Bargain money is another term for earnest money. It refers to a deposit made by a buyer to a seller, demonstrating the buyer's serious intent and commitment to complete a purchase agreement. This sum is typically held in an escrow account and is usually applied towards the total purchase price if the transaction successfully closes. If the buyer defaults on the agreement without a contractually defined reason, the seller may be entitled to keep the bargain money as compensation for their time and lost opportunities. Conversely, if the seller defaults or if the buyer withdraws due to a valid contingency outlined in the contract, the bargain money is typically returned to the buyer.

Here are some examples illustrating how bargain money works:

  • Example 1: Real Estate Purchase

    A family finds their dream home and submits an offer to the seller. Along with their offer, they include a check for $15,000 as bargain money. This deposit is held by a title company in an escrow account. By providing this sum, the family signals to the seller that they are serious buyers, committed to proceeding with the purchase if their financing is approved and the home inspection is satisfactory. If they were to back out without a valid reason specified in the contract (like a failed inspection or inability to secure a loan), they might forfeit this $15,000 to the seller.

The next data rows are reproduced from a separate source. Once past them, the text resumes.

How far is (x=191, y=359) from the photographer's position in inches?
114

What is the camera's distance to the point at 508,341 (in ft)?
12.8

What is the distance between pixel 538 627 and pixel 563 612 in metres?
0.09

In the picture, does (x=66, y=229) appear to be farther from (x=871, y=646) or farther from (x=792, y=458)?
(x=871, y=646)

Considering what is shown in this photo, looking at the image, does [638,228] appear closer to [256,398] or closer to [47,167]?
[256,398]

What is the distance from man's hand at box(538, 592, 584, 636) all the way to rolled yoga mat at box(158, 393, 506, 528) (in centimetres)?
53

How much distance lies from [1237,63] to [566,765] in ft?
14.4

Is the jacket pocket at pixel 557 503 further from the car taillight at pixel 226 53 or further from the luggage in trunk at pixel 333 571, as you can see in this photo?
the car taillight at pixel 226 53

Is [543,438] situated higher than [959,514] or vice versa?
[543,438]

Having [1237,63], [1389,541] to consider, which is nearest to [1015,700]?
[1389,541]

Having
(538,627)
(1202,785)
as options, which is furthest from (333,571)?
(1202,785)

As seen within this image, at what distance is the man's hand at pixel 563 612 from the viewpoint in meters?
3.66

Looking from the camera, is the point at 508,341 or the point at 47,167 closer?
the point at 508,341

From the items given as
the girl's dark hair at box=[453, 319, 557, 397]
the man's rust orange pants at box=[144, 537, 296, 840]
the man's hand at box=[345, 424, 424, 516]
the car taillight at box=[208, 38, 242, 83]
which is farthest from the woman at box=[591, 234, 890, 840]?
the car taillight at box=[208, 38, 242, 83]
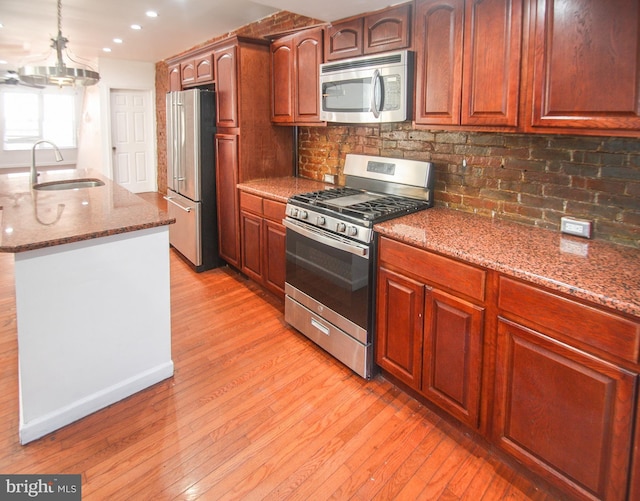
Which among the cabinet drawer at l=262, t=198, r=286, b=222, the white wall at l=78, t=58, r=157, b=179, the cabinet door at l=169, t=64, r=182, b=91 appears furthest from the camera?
the white wall at l=78, t=58, r=157, b=179

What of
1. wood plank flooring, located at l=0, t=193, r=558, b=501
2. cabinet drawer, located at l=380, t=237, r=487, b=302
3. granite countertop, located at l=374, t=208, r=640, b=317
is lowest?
wood plank flooring, located at l=0, t=193, r=558, b=501

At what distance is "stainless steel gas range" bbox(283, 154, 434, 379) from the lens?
7.64ft

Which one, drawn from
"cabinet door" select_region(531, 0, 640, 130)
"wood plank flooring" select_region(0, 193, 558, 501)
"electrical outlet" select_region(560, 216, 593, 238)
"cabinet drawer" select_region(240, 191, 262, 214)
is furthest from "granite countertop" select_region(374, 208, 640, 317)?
"cabinet drawer" select_region(240, 191, 262, 214)

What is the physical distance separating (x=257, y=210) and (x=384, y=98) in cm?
138

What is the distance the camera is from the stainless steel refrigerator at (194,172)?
3.83 m

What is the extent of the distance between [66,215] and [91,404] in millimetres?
1004

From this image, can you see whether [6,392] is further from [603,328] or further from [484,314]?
[603,328]

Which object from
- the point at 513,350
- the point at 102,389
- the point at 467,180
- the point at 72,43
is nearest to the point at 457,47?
the point at 467,180

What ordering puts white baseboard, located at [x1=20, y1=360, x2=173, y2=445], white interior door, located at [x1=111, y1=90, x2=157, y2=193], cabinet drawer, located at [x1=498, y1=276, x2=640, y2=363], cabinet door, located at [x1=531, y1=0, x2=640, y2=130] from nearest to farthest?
cabinet drawer, located at [x1=498, y1=276, x2=640, y2=363] < cabinet door, located at [x1=531, y1=0, x2=640, y2=130] < white baseboard, located at [x1=20, y1=360, x2=173, y2=445] < white interior door, located at [x1=111, y1=90, x2=157, y2=193]

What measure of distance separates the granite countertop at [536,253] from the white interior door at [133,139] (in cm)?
704

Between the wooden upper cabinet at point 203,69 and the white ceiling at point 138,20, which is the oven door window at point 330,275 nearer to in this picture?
the white ceiling at point 138,20

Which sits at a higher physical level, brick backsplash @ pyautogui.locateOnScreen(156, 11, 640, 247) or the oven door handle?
brick backsplash @ pyautogui.locateOnScreen(156, 11, 640, 247)

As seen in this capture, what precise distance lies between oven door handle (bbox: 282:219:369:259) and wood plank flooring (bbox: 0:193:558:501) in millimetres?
753

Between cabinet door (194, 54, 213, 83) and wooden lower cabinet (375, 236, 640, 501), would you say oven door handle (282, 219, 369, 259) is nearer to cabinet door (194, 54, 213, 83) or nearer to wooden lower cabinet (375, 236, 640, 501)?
wooden lower cabinet (375, 236, 640, 501)
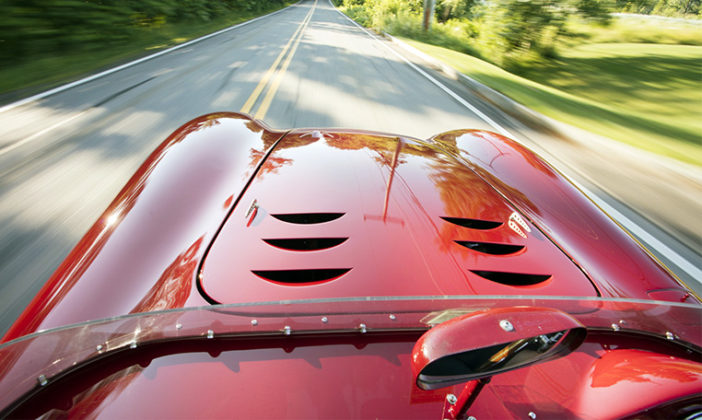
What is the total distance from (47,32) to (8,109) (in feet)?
13.7

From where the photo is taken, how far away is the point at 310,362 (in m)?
0.89

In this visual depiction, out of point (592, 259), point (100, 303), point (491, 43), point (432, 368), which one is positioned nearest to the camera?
point (432, 368)

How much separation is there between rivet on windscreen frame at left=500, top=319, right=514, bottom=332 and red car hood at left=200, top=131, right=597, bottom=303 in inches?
18.3

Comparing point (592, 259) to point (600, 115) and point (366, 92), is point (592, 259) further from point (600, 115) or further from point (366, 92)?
point (600, 115)

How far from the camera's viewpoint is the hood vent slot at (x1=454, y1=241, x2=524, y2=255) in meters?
1.32

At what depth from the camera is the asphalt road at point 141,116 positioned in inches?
103

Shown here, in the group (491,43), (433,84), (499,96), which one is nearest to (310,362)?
(499,96)

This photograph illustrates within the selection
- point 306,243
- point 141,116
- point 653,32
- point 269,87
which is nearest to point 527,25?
point 269,87

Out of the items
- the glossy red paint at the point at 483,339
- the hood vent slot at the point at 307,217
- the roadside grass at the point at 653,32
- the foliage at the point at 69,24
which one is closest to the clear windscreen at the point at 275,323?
the glossy red paint at the point at 483,339

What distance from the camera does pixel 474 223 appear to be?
1.45m

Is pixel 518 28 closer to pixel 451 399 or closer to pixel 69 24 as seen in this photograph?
pixel 69 24

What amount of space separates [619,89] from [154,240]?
16.2m

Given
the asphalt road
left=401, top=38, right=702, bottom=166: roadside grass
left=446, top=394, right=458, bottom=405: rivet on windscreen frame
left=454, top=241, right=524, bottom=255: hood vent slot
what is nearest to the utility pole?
left=401, top=38, right=702, bottom=166: roadside grass

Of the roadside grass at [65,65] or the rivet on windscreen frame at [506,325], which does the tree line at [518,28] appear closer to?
the roadside grass at [65,65]
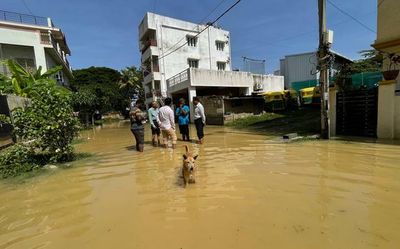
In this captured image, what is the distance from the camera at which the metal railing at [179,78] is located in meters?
25.2

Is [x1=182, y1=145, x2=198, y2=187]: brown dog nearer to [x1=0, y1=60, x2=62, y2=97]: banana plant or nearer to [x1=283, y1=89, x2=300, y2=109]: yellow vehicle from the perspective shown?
[x1=0, y1=60, x2=62, y2=97]: banana plant

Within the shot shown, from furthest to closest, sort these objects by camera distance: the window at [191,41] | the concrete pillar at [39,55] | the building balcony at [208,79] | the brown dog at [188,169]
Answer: the window at [191,41] < the concrete pillar at [39,55] < the building balcony at [208,79] < the brown dog at [188,169]

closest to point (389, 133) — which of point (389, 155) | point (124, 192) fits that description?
point (389, 155)

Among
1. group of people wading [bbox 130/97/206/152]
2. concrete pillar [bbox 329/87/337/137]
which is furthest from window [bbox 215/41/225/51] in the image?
group of people wading [bbox 130/97/206/152]

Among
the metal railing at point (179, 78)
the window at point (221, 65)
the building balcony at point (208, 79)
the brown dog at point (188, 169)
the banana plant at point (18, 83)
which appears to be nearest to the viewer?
the brown dog at point (188, 169)

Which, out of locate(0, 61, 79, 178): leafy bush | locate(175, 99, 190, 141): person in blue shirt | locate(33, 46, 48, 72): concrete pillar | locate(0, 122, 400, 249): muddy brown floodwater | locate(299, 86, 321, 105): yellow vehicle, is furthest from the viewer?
locate(33, 46, 48, 72): concrete pillar

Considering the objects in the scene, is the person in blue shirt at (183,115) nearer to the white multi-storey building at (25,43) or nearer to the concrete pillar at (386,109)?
the concrete pillar at (386,109)

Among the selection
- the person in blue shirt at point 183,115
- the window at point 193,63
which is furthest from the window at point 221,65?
the person in blue shirt at point 183,115

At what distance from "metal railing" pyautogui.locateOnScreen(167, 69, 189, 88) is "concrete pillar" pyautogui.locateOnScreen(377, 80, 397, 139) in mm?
17178

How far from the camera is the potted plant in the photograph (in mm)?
9164

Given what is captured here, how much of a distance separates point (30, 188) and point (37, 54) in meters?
23.4

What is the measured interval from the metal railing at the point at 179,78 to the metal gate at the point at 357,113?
15.7 meters

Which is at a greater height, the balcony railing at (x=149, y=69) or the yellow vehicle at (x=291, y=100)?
the balcony railing at (x=149, y=69)

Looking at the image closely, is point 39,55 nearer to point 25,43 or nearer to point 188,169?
point 25,43
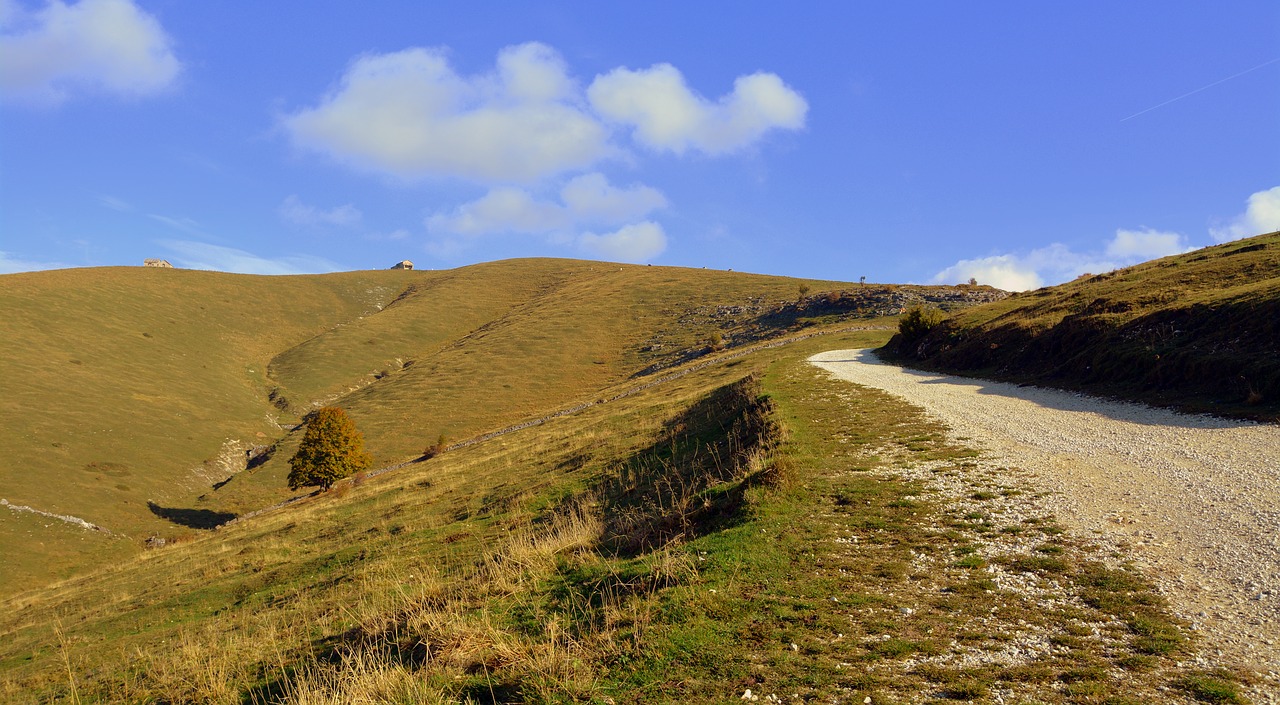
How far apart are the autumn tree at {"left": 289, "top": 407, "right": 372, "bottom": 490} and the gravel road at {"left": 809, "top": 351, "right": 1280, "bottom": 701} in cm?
4857

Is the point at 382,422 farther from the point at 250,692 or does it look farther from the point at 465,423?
the point at 250,692

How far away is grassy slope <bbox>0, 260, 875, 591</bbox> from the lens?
5294 centimetres

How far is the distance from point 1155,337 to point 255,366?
108 metres

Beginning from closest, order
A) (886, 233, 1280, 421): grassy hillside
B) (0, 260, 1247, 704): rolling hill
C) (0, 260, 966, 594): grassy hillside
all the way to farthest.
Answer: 1. (0, 260, 1247, 704): rolling hill
2. (886, 233, 1280, 421): grassy hillside
3. (0, 260, 966, 594): grassy hillside

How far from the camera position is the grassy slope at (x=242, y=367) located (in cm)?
5294

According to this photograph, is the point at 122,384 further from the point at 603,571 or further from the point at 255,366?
the point at 603,571

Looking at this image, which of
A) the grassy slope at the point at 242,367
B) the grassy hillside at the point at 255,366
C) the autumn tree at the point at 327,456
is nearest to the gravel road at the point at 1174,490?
the grassy hillside at the point at 255,366

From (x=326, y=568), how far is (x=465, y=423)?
162ft

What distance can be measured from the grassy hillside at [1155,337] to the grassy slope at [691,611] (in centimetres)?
949

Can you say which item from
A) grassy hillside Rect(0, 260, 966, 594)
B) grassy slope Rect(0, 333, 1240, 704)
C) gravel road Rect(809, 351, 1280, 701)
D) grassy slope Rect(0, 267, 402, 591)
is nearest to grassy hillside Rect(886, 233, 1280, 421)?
gravel road Rect(809, 351, 1280, 701)

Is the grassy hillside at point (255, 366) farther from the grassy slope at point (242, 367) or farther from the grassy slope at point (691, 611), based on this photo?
the grassy slope at point (691, 611)

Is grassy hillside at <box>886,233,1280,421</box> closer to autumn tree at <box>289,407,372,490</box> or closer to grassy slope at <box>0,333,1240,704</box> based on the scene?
grassy slope at <box>0,333,1240,704</box>

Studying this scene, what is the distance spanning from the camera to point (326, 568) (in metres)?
21.5

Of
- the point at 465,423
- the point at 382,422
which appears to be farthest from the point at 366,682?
the point at 382,422
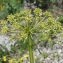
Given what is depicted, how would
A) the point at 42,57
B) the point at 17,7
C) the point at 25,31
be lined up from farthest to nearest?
the point at 17,7
the point at 42,57
the point at 25,31

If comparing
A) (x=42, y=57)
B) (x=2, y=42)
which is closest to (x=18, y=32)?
(x=42, y=57)

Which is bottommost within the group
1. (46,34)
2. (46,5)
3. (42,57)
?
(42,57)

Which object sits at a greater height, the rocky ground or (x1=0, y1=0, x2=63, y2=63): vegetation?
(x1=0, y1=0, x2=63, y2=63): vegetation

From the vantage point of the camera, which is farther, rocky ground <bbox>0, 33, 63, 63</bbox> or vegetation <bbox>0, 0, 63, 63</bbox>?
rocky ground <bbox>0, 33, 63, 63</bbox>

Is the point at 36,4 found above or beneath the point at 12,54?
above

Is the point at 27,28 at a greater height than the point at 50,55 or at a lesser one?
greater

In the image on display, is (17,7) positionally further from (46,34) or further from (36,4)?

  • Example 2: Custom Vehicle Order

    A car enthusiast decides to order a highly customized luxury vehicle directly from the manufacturer. The manufacturer requires a 20% upfront deposit, totaling $50,000, before they begin the specialized production process. This $50,000 acts as bargain money, assuring the manufacturer that the buyer is genuinely committed to purchasing the unique vehicle, which cannot be easily resold if the buyer changes their mind. This deposit covers the initial costs and secures the buyer's place in the production queue.

  • Example 3: Business Acquisition

    A larger corporation is in negotiations to acquire a smaller software company. To demonstrate their serious intent during the extensive due diligence period and to prevent the software company from entertaining competing offers, the corporation places $250,000 into an escrow account. This bargain money signifies their commitment to the acquisition, provided that the financial audit and legal review reveal no significant issues. If the corporation were to withdraw from the deal without a valid reason outlined in the acquisition agreement, the software company might be entitled to keep this deposit as compensation for the time and resources expended during negotiations.

Simple Definition

Bargain money is another term for earnest money. It refers to a deposit a buyer makes to a seller to demonstrate serious intent and commitment to a purchase agreement. This amount helps secure the contract and is typically applied to the final purchase price, or may be forfeited if the buyer backs out without cause.